##### Supplied records

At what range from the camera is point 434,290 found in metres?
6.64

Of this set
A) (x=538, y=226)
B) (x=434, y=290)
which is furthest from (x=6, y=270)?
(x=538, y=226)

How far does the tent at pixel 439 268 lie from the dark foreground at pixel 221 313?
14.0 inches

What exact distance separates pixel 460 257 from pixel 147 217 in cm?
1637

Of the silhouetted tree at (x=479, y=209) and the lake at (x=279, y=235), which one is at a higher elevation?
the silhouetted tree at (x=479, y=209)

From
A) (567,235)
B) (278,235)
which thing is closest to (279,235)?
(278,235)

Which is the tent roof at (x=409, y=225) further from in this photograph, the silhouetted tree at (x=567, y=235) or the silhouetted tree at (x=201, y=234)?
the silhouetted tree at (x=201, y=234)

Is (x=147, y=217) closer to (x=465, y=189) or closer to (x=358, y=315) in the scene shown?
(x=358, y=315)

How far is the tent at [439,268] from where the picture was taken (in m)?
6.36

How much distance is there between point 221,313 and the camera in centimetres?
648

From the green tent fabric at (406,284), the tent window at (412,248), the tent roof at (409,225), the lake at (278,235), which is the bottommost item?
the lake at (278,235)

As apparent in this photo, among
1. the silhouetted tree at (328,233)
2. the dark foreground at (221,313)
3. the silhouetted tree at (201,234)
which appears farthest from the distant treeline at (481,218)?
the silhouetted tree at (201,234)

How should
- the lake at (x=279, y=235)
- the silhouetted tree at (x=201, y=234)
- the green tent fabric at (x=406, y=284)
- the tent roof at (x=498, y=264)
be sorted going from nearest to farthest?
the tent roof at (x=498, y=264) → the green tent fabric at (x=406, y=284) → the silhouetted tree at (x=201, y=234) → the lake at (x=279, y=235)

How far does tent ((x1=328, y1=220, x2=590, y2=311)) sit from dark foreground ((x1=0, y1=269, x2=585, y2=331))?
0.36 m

##########
##### Supplied records

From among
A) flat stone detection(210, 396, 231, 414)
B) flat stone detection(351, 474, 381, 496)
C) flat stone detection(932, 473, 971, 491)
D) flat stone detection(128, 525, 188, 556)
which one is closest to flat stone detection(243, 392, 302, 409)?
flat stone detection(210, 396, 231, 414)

##########

● Do this:
Which lines in the records above contain the word "detection"? Report each of those lines in full.

● The answer:
A) flat stone detection(210, 396, 231, 414)
B) flat stone detection(351, 474, 381, 496)
C) flat stone detection(932, 473, 971, 491)
D) flat stone detection(128, 525, 188, 556)
which one is closest to flat stone detection(243, 392, 302, 409)?
flat stone detection(210, 396, 231, 414)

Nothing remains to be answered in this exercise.